Table 2. Measurement—summary

5 Conclusion

Global trends in energy are being characterized primarily by increased demand for energy, the increase in prices of conventional energy sources, and the pursuit of renewable energy sources. As a result of these initiatives, the rapid growth of the installed capacity of photovoltaic systems can be seen. Installed capacity of PV systems in the world doubles every 2 years, and photovoltaic systems are the leading technology of electricity production with the biggest growth trend.

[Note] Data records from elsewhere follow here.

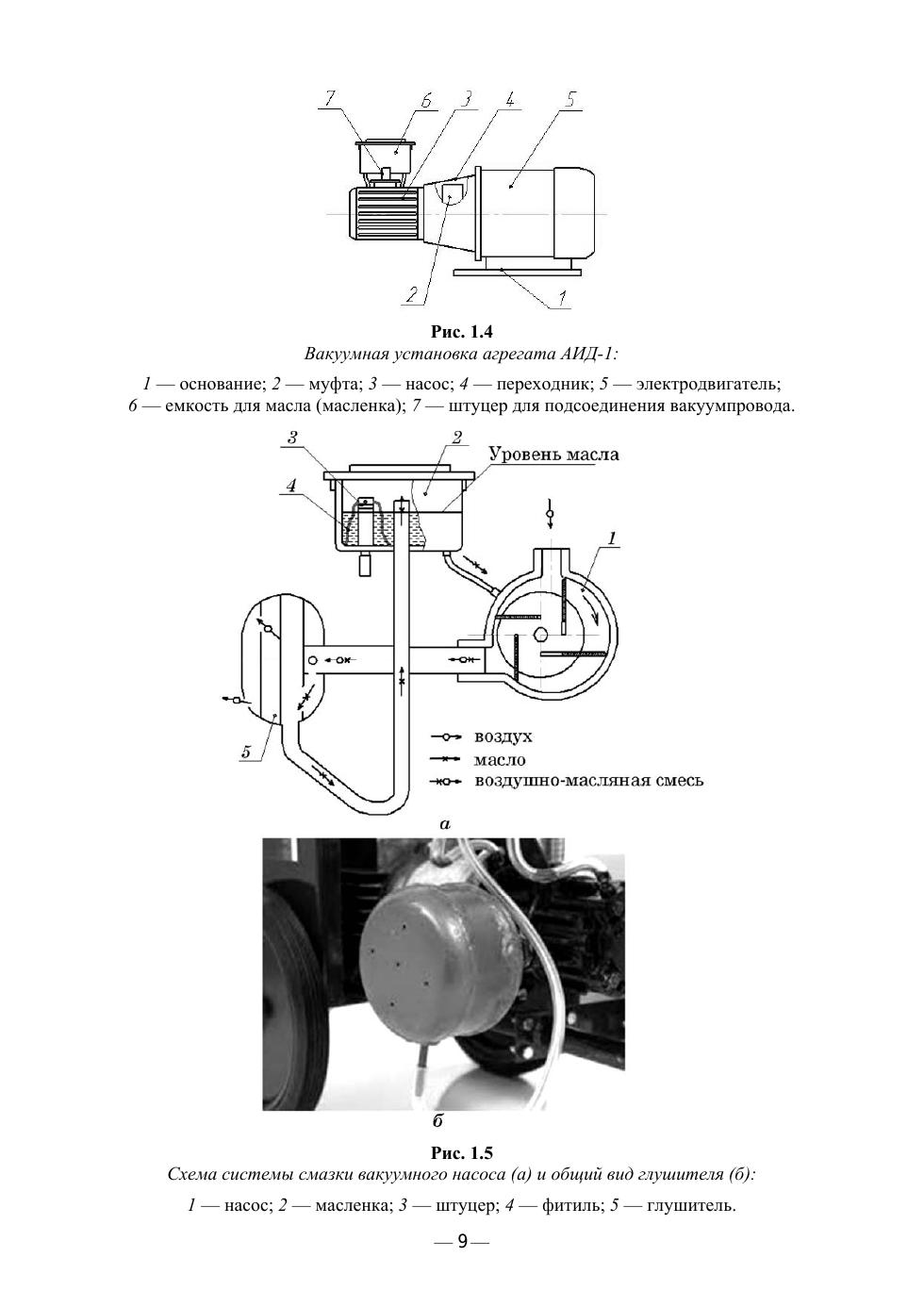 7 6 3 4 5

2 1

Рис. 1.4
Вакуумная установка агрегата АИД-1:

1 — основание; 2 — муфта; 3 — насос; 4 — переходник; 5 — электродвигатель; 6 — емкость для масла (масленка); 7 — штуцер для подсоединения вакуумпровода.

3 2 Уровень масла
4
1

5

воздух
масло
воздушно-масляная смесь

а

б

Рис. 1.5
Схема системы смазки вакуумного насоса (а) и общий вид глушителя (б):

1 — насос; 2 — масленка; 3 — штуцер; 4 — фитиль; 5 — глушитель.

— 9 —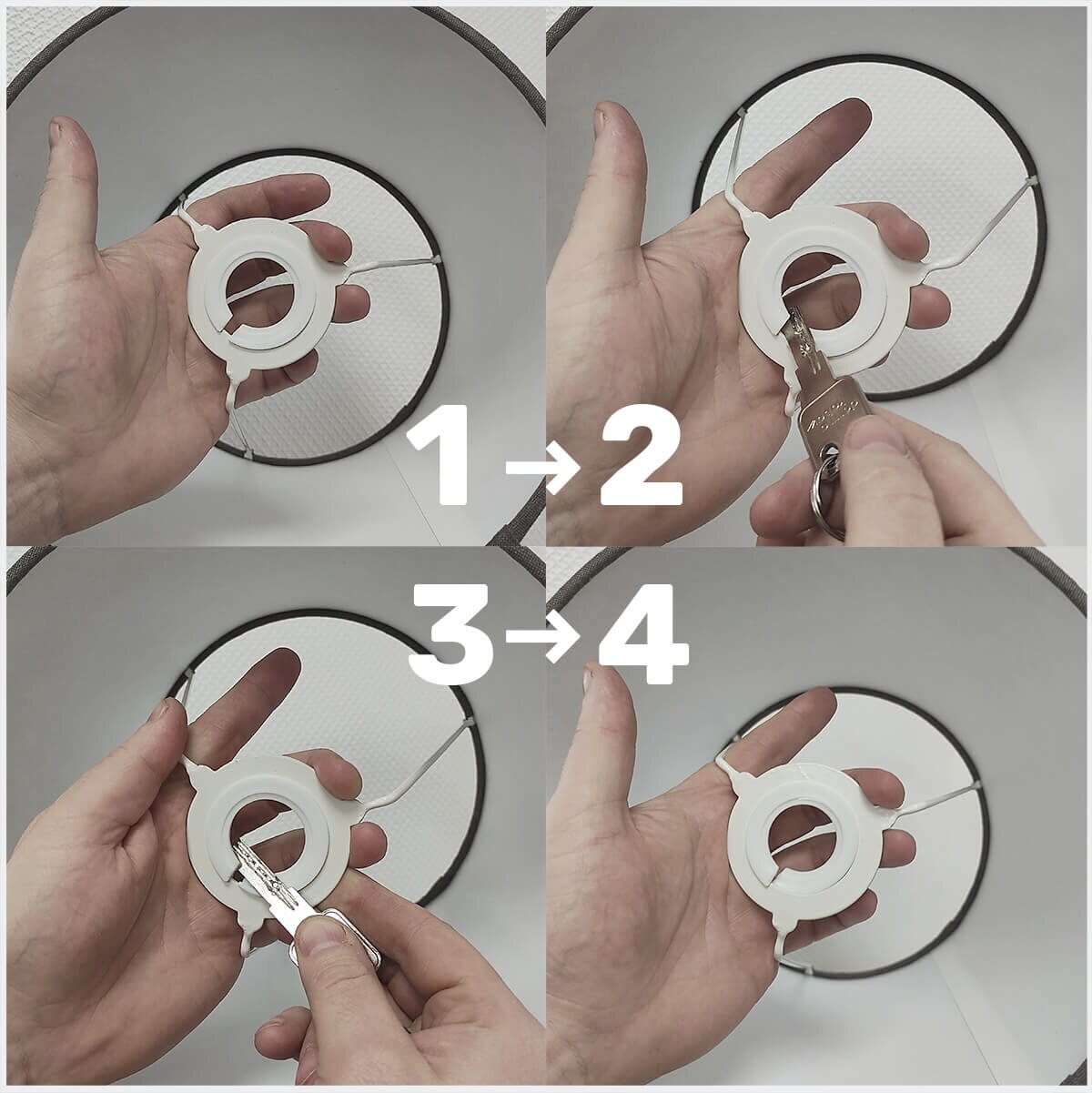 1→2
3→4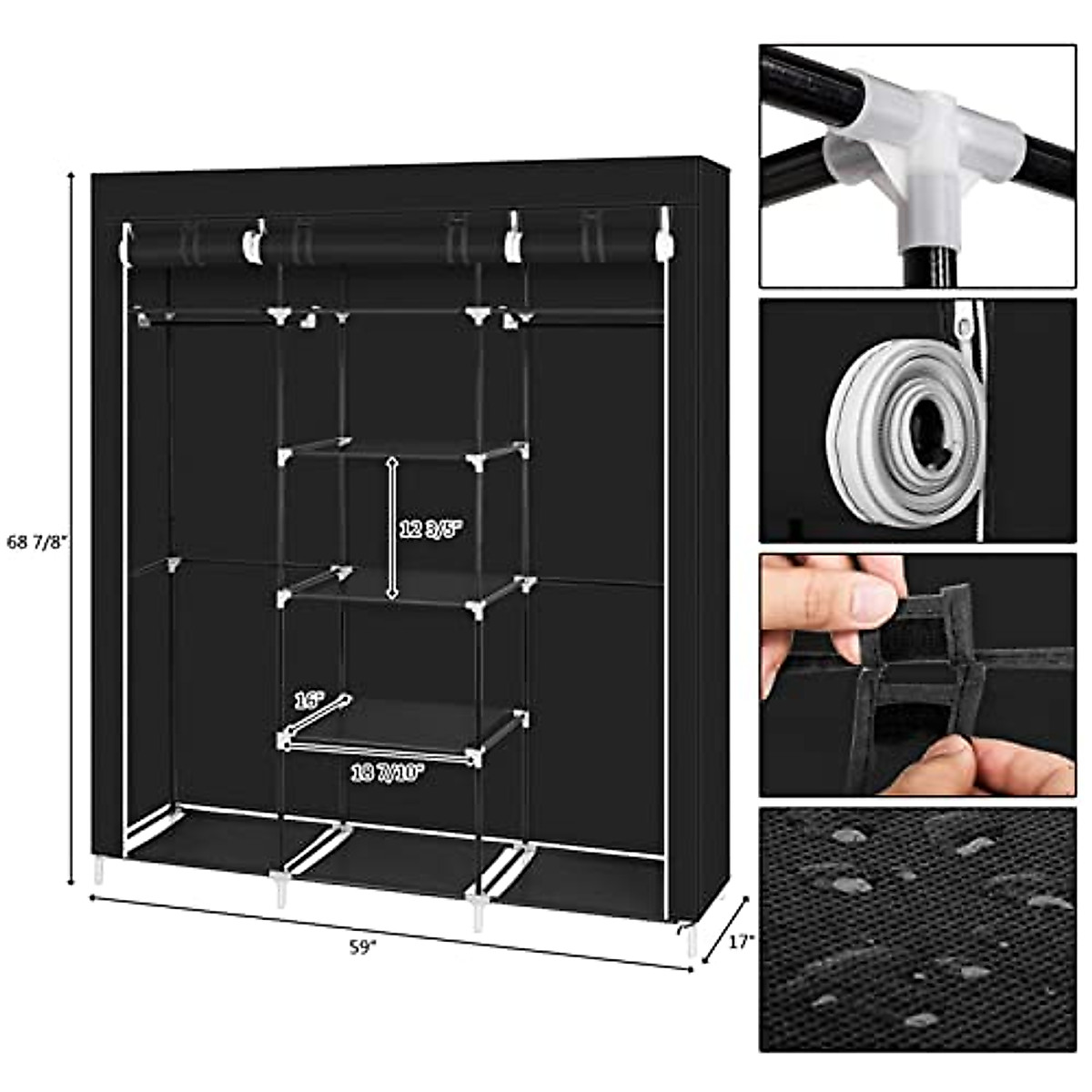 68 7/8"

12 3/5"

16"

18 7/10"

59"

17"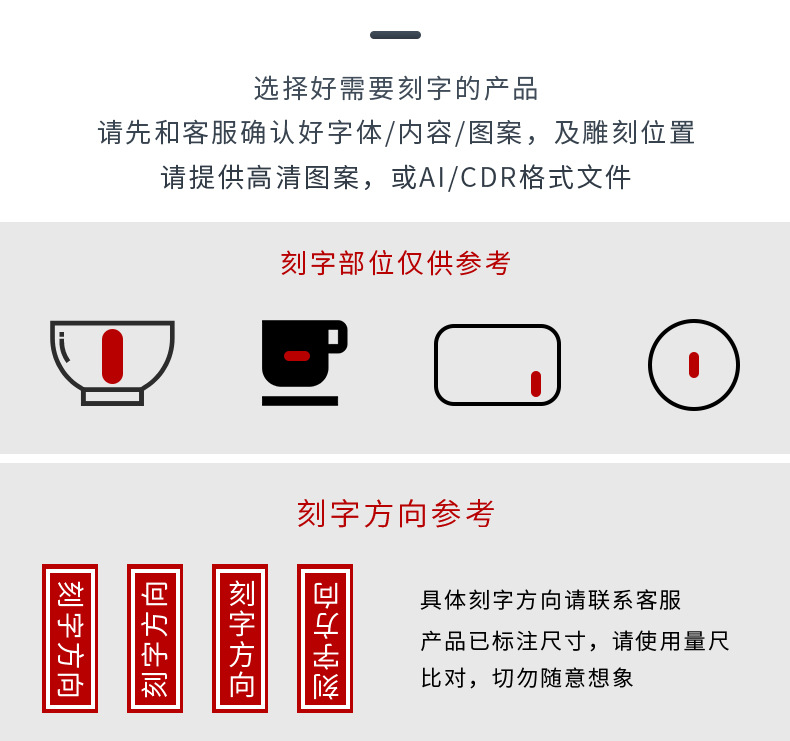 选择好需要刻字的产品
请先和客服确认好字体/内容/图案，及雕刻位置
请提供高清图案，或AI/CDR格式文件

刻字部位仅供参考

刻字方向参考

刻字方向

刻字方向

刻字方向

刻字方向

具体刻字方向请联系客服
产品已标注尺寸，请使用量尺比对，切勿随意想象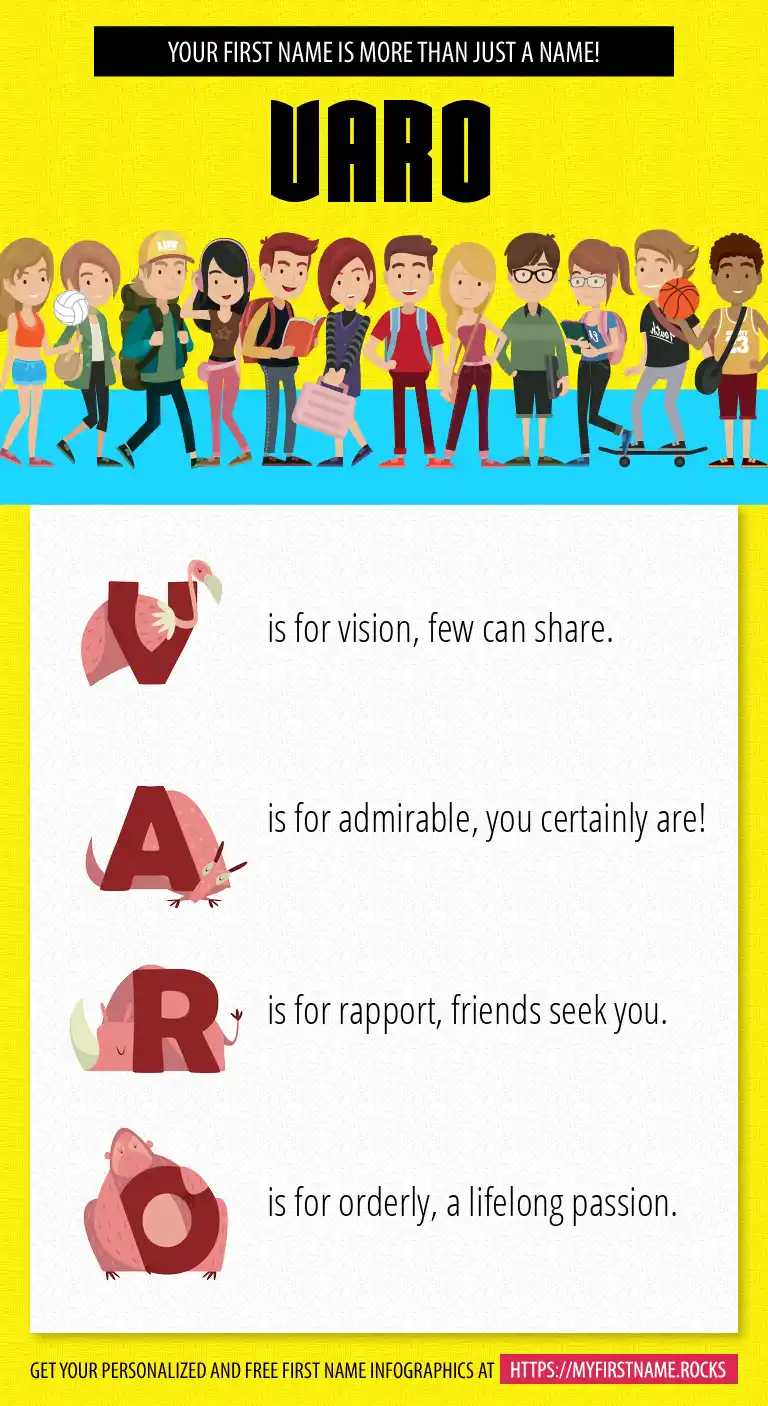 YOUR FIRST NAME IS MORE THAN JUST A NAME!

VARO

V is for vision, few can share.

A is for admirable, you certainly are!

R is for rapport, friends seek you.

O is for orderly, a lifelong passion.

GET YOUR PERSONALIZED AND FREE FIRST NAME INFOGRAPHICS AT HTTPS://MYFIRSTNAME.ROCKS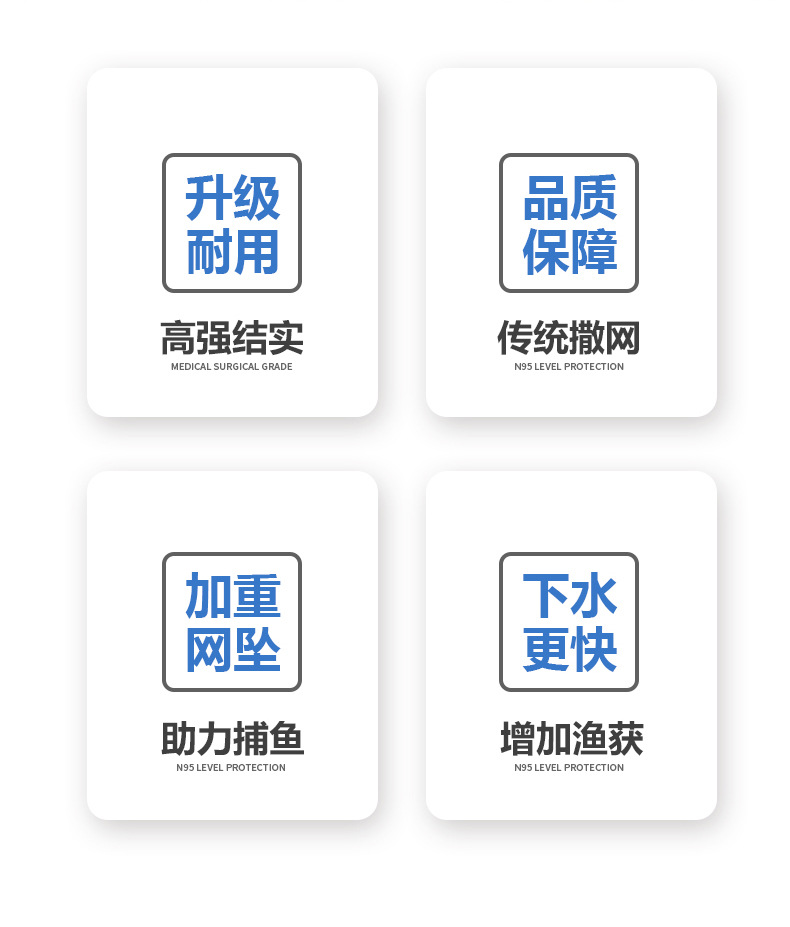 升级
耐用

高强结实
MEDICAL SURGICAL GRADE

品质
保障

传统撒网
N95 LEVEL PROTECTION

加重
网坠

助力捕鱼
N95 LEVEL PROTECTION

下水
更快

增加渔获
N95 LEVEL PROTECTION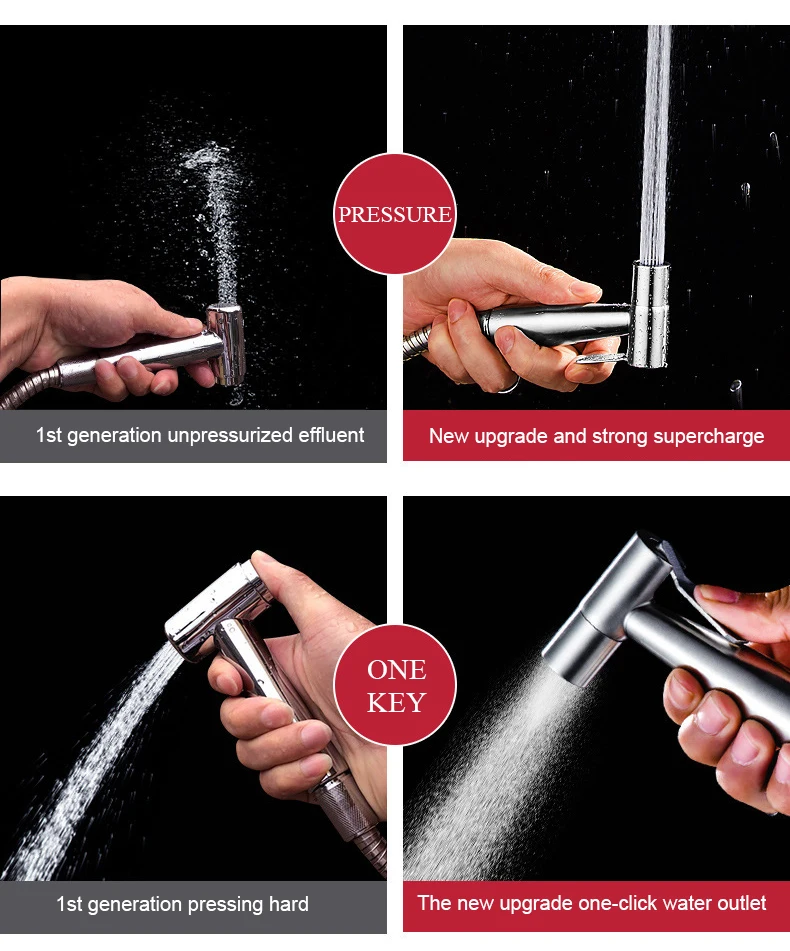 PRESSURE

1st generation unpressurized effluent

New upgrade and strong supercharge

ONE KEY

1st generation pressing hard

The new upgrade one-click water outlet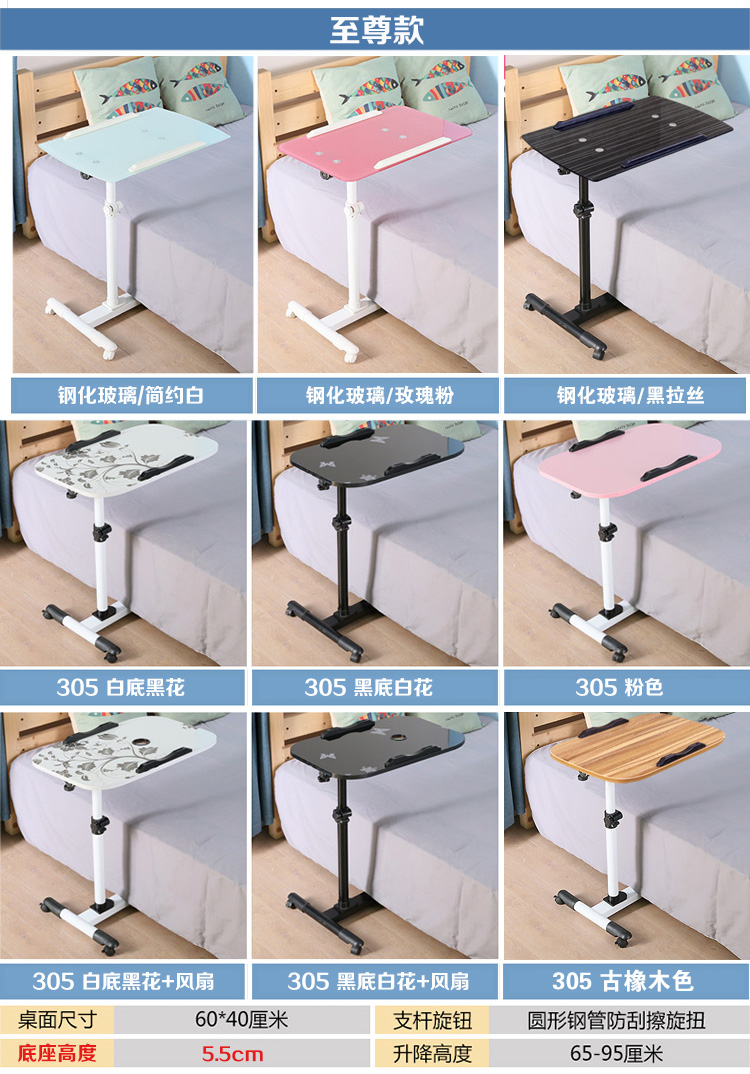 至尊款

钢化玻璃/简约白

钢化玻璃/玫瑰粉

钢化玻璃/黑拉丝

305 白底黑花

305 黑底白花

305 粉色

305 白底黑花+风扇

305 黑底白花+风扇

305 古橡木色

| 桌面尺寸 | 60*40厘米 | 支杆旋钮 | 圆形钢管防刮擦旋扭 |
|---|---|---|---|
| 底座高度 | 5.5cm | 升降高度 | 65-95厘米 |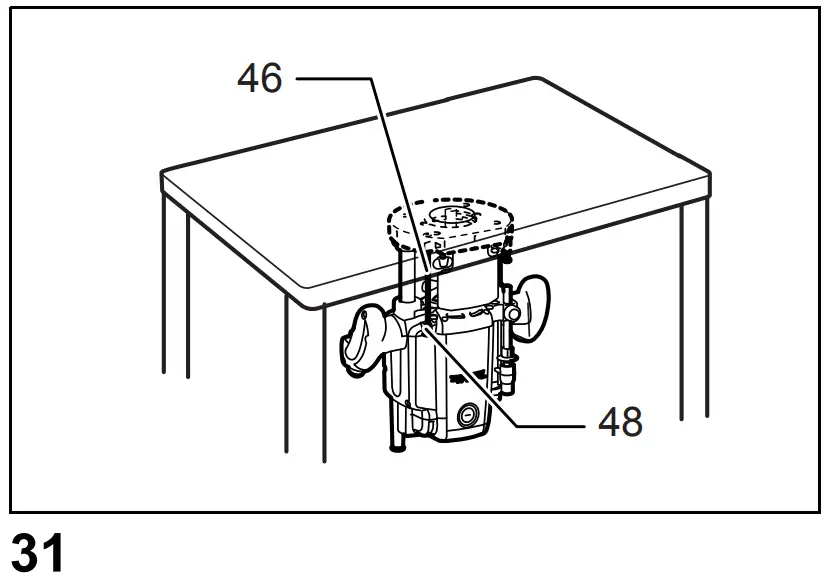 46

48

31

In accordance with European Union guidelines Bosnia and Herzegovina is required to increase electricity production from renewable sources. Recently there is increasing integration of photovoltaic systems in the power system of Bosnia and Herzegovina. The first photovoltaic system with power of 120 kW was commissioned in March 2012 in Kalesija, Bosnia and Herzegovina. Due to the fact that photovoltaic systems and renewable energy could have an impact on the quality of the distribution network, measurement of power quality parameters were performed on photovoltaic system “Eko Energija”. Comparing the measured values of power quality parameters with the EN 50160 Standard, it can be concluded that observed photovoltaic system fully complies with the regulations set by the applicable Standards at the point of connection to the distribution network. Depending on the weather conditions the photovoltaic system during operation produced different amount of harmonic components. However, the values of harmonic current components are negligible, and in any case do not exceed the values prescribed by applicable Standards.